Eoin Purcell
I like Snowbooks, so I’m biased
But the post today announcing that they are making proof copies of some of their books available for download and print via Lulu is really very very smart:
In what I shall call An Interesting Experiment, we are making available some books and samplers waaay before publication via Lulu.
What I find even more interesting is what you get if you take this alongside what the equally interesting Michael Cairns at Personanondata was saying in a recent post:
as a publisher, you should be comfortable with enabling the consumer to – in effect – make his or her own product. As an example, a publisher can make content available to consumers during what historically may have been considered the production process: Consumers can comment, add their own notes and links, perhaps add their own content and, at the point the consumer is satisfied they have a product they want, they can ‘publish’ it.
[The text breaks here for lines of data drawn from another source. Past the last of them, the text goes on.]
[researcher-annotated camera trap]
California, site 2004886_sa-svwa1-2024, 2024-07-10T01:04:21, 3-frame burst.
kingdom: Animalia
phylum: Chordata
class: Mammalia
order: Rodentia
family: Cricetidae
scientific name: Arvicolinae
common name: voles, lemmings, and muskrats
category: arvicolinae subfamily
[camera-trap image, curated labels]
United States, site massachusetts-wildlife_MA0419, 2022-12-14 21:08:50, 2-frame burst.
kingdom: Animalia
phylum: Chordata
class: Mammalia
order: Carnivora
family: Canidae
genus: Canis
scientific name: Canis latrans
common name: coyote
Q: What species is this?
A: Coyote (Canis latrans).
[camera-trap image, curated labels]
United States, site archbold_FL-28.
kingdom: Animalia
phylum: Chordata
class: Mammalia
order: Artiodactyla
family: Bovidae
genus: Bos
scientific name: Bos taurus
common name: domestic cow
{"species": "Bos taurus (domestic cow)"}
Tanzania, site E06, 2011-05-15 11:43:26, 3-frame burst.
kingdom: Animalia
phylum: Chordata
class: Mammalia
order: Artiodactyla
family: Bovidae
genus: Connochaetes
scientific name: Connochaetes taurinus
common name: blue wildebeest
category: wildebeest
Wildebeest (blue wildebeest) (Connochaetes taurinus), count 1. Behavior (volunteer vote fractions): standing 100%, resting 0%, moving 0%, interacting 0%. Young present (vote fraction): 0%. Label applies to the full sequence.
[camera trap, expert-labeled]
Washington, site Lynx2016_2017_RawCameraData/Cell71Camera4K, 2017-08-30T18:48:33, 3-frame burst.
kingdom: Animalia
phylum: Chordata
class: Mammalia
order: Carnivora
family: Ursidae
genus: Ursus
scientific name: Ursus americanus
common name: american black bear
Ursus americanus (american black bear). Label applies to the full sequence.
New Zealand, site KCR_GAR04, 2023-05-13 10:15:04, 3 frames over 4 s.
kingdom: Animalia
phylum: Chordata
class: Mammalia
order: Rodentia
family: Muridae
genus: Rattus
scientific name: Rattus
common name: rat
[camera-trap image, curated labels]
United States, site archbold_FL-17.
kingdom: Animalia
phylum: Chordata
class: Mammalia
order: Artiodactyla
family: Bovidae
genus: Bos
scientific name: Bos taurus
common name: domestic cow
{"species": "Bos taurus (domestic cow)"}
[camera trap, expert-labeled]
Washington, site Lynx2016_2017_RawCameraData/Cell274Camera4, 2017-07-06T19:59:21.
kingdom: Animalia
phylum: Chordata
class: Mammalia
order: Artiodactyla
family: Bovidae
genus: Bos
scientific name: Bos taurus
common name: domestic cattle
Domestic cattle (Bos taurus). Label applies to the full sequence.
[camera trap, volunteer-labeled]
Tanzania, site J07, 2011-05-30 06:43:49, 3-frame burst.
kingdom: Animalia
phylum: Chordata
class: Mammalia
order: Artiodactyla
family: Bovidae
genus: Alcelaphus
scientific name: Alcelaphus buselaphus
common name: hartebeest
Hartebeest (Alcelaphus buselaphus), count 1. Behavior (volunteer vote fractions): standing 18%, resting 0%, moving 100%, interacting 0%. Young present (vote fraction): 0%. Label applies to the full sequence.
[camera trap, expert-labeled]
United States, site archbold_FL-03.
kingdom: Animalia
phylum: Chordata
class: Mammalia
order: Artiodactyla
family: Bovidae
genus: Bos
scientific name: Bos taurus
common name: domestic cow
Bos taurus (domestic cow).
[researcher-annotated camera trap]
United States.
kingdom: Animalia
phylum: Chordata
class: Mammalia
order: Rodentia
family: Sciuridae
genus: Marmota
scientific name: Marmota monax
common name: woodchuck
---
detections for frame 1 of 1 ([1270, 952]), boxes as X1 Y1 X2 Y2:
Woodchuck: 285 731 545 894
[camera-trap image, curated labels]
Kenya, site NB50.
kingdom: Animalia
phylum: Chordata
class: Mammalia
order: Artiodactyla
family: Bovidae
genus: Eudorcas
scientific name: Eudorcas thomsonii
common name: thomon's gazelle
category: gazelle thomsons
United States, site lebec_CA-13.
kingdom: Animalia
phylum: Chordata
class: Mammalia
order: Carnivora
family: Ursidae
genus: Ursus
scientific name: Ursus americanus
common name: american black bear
That point of publishing may or may not coincide with the publishers’ date and, in fact, the publisher may not ever ‘complete’ their books in a traditional sense but allow them to live and breath and enable any future consumer to decide when they want to ‘publish’.
Snowbooks are starting this process. No there is no feedback mechanism per say (though Emma’s e-mail and phone number are pretty freely available so feedback could flow) but this is surely a step in the direction of the kind of access and openness that Michael describes.
Good luck to Snowbooks on this one, a fine experiment.
Eoin
Indeed, very interesting, very promising.